短い文章だが、ここに小林氏の言語観の特徴がはっきりと表れている。

実はこの「イメージ」の定義は、小林氏が第2章「詩のリズム」において定義している「記号内容」とほとんど同じである。彼は「言葉とは「記号表現」と「記号内容」が合わさったものであると言って良いでしょう」と言い、「記号表現」と「記号内容」を次のように説明している。

言葉は大きく二つのレベルに分けることができます。例えば、「お母さん」という言葉について考えてみましょう。「お母さん」という言葉を聞いて、私たちが思い浮かべるのは、やさしい(もしくはこわい)母親のイメージです。つまり、「お母さん」という言葉は、私たちに母親の姿を思い起こさせる機能を持っていると言えるでしょう。このように、言葉を見たり聞いたりすることで、私たちの心の中に生れる様々なイメージは、言葉の「記号内容」と呼ばれています。
 一方、「お母さん」という言葉には、母親のイメージ以外にも、「OKAASAN」という音や「お・か・あ・さ・ん」という文字も含まれていることが分かります。そもそも、こうした音声や文字がなければ、私たちは母親の姿をイメージすることができません。このように、イメージを生みだすために必要な言葉の音や文字は「記号表現」と呼ばれています。[6]前掲書「第2章 詩のリズム」、位置No.321、強調は原文ママ

これらはいずれもソシュール言語学 2の受け売りと言ってよい。 3この後小林氏はソシュール言語学に対してほとんど批判することなく詩の批評理論を展開していることから、彼はソシュール言語学をその欠点とともに鵜呑みにしてしまったように思われる。

ソシュール言語学の欠点については次回述べるとして、ここでは小林氏の「イメージ」論の問題点について見てみよう。この「イメージ」論の主な誤りは2つある。

1、言葉の受け手だけを見て言葉の送り手が無視されている

まず、彼が「イメージ」を「言葉によって心のなかに浮かんでくるさまざまなモノの姿」と定義するとき、彼は言葉を受け取る側の視点から言葉の「イメージ」について語っている。裏を返せば、言葉を送る側の人(鈴木氏のいう「表現主体」)については全く無視されている。これが第1の誤りである。

なるほど、たしかに言葉の受け手側から見れば、言葉を聞いたり読んだりしたとき受け手の心の中に「モノの姿」がひとりでに浮んでくるように見える。だが、この言葉の背後にはこれを言ったり書いたりした誰かがいるということを忘れてはならない。

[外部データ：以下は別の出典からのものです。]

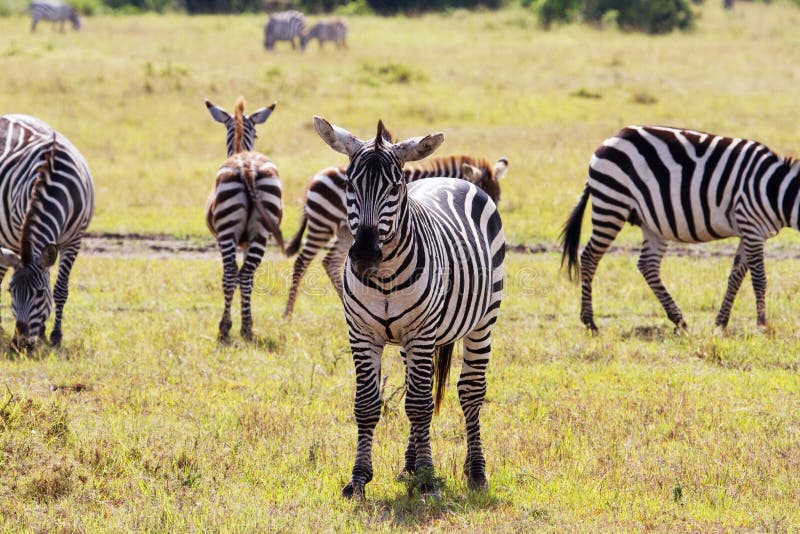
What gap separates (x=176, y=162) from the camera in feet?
61.3

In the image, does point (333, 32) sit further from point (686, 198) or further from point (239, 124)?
point (686, 198)

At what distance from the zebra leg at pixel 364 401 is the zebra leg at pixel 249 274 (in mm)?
4244

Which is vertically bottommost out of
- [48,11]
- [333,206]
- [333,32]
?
[333,206]

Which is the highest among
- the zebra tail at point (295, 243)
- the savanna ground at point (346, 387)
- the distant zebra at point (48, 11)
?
the distant zebra at point (48, 11)

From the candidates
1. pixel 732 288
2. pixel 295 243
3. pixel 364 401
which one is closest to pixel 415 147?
pixel 364 401

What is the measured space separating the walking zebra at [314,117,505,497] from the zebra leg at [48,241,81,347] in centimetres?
448

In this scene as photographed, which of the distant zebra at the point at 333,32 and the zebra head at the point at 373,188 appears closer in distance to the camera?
the zebra head at the point at 373,188

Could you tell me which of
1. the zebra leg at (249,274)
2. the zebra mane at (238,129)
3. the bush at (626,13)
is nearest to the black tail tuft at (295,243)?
the zebra leg at (249,274)

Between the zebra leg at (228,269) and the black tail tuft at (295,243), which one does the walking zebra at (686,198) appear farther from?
the zebra leg at (228,269)

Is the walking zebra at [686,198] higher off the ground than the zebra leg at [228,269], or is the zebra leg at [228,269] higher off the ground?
the walking zebra at [686,198]

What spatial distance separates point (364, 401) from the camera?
18.3 feet

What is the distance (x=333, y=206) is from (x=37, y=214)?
123 inches

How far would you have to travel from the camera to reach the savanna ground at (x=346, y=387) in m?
5.59

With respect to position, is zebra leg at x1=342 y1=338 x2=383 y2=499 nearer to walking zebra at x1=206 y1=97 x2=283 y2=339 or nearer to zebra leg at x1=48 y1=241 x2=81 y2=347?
walking zebra at x1=206 y1=97 x2=283 y2=339
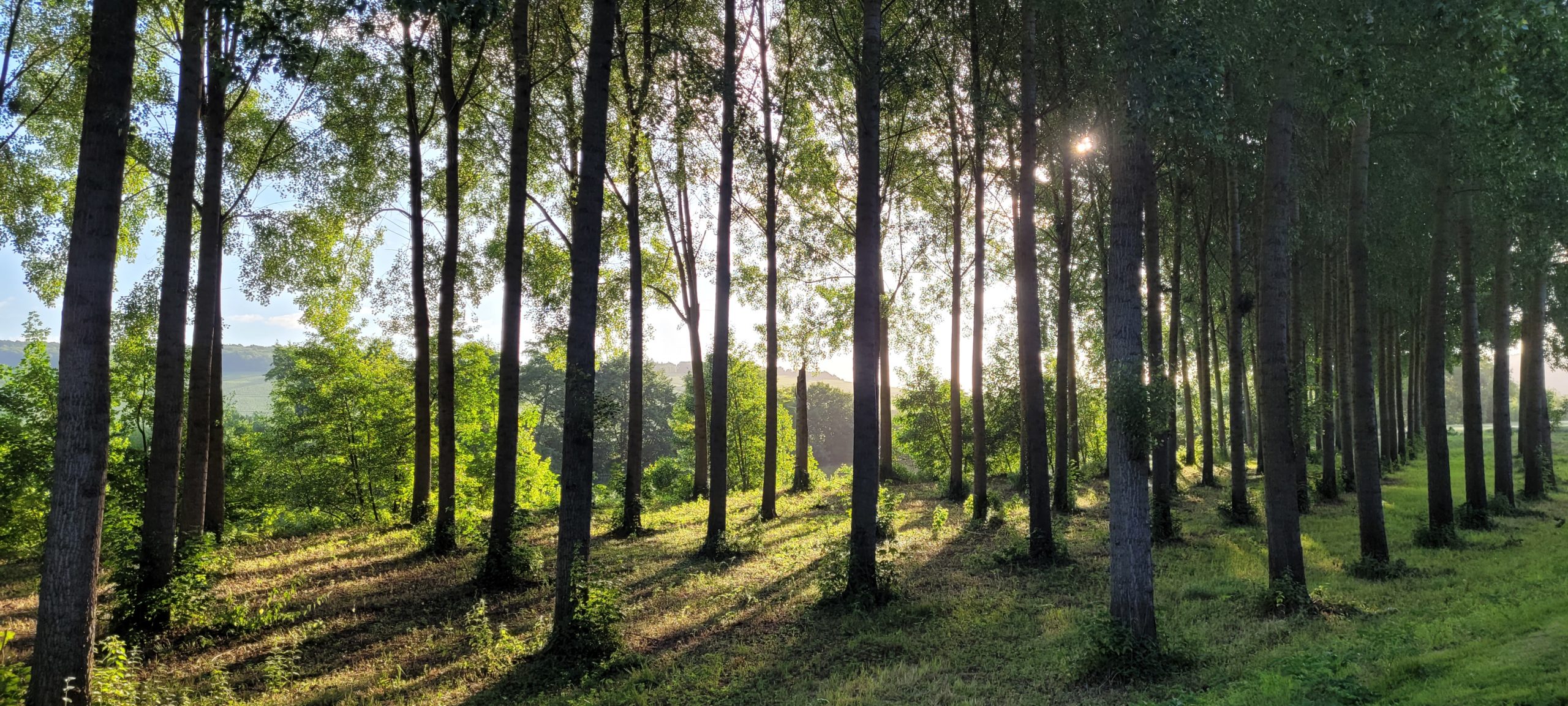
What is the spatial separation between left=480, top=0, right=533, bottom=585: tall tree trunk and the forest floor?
817 millimetres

言葉の送り手が自身の認識の対象を言葉として表現するまでには、対象→認識→表現という過程が存在する。一方、言葉の受け手はこの過程を逆にたどって送り手の認識および認識の対象を捉えるのである。

つまり、言葉の送り手が認識対象を言葉として表現してから、それを言葉の受け手が受け取って表現の対象を認識するまでの間には、対象→認識→表現→認識→対象という過程が存在するのだが、小林氏はこの過程の前半(対象→認識→表現)を切り捨ててしまって後半の部分(表現→認識→対象)しか見ていない。ここから、表現から直接に「イメージ」が生み出されるかのように考えてしまったのが彼の誤りである。

彼が「イメージ」と呼んでいるものは、実は言葉の受け手が表現を媒介にして捉えた送り手の認識対象なのである。彼の言語観では、言葉の背後にある表現過程(対象→認識→表現)がいわばブラックボックス化され、知ることのできないものになっているといえよう。

2、表現主体が捉えた対象と一般概念としての「どら焼き」とを区別していない

第2の誤りは、表現主体の捉えた具体的な対象としての「どら焼き」と、言語の形式に結びついている一般的な概念としての「どら焼き」を混同している点である。

こういうと難しく聞こえるかもしれないが、実は先ほど鈴木氏が”There is a pen on the desk.”を例にわかりやすく説明していた話に通じる問題である。

ただの棒切れをペンと見間違えて”a pen”と表現したら、これは認識の誤りに基づいた表現である。この「見間違い」の例から、表現主体の捉えた「ペン」と”a pen”が指している「ペン」は同じものとは限らないのではないかと気づくのはそれほど難しいことではない。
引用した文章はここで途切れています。